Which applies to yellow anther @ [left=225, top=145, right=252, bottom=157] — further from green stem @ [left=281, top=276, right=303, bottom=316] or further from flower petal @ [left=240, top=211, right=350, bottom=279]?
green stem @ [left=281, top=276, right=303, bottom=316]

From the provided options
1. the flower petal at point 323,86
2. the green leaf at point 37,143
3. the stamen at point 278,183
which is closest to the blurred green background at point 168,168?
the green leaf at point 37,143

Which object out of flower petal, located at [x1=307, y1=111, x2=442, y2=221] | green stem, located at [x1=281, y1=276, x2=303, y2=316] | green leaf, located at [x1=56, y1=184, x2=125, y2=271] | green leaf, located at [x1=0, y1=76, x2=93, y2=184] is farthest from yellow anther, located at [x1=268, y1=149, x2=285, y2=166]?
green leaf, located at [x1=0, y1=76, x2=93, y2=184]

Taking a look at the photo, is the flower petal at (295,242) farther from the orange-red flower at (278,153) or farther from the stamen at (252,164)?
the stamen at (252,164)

==

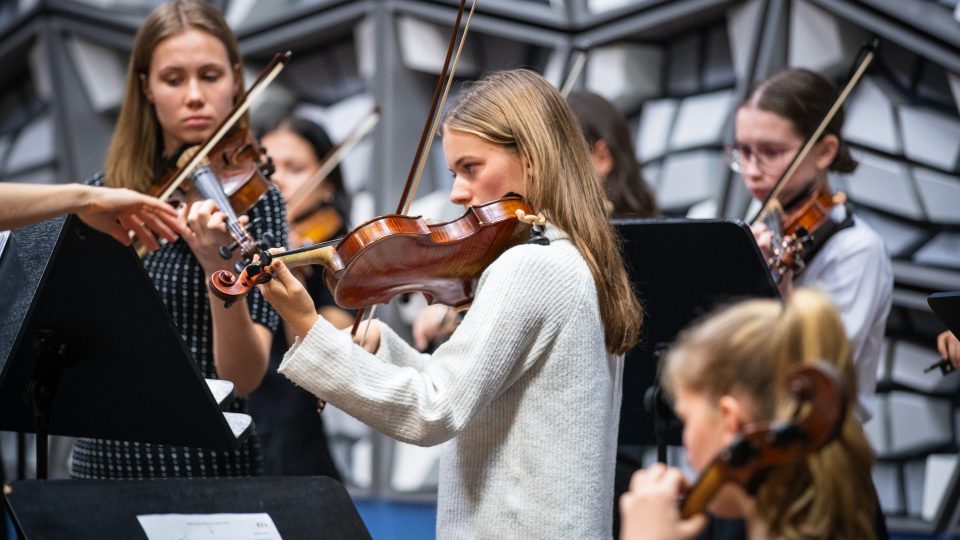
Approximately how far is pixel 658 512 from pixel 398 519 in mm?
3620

Instruction
Pick out every line of the data above that contains the string "right". Case counts.

Expected answer
Which applies to yellow anther @ [left=225, top=145, right=252, bottom=157] — further from green stem @ [left=281, top=276, right=303, bottom=316] or further from flower petal @ [left=240, top=211, right=350, bottom=279]?
green stem @ [left=281, top=276, right=303, bottom=316]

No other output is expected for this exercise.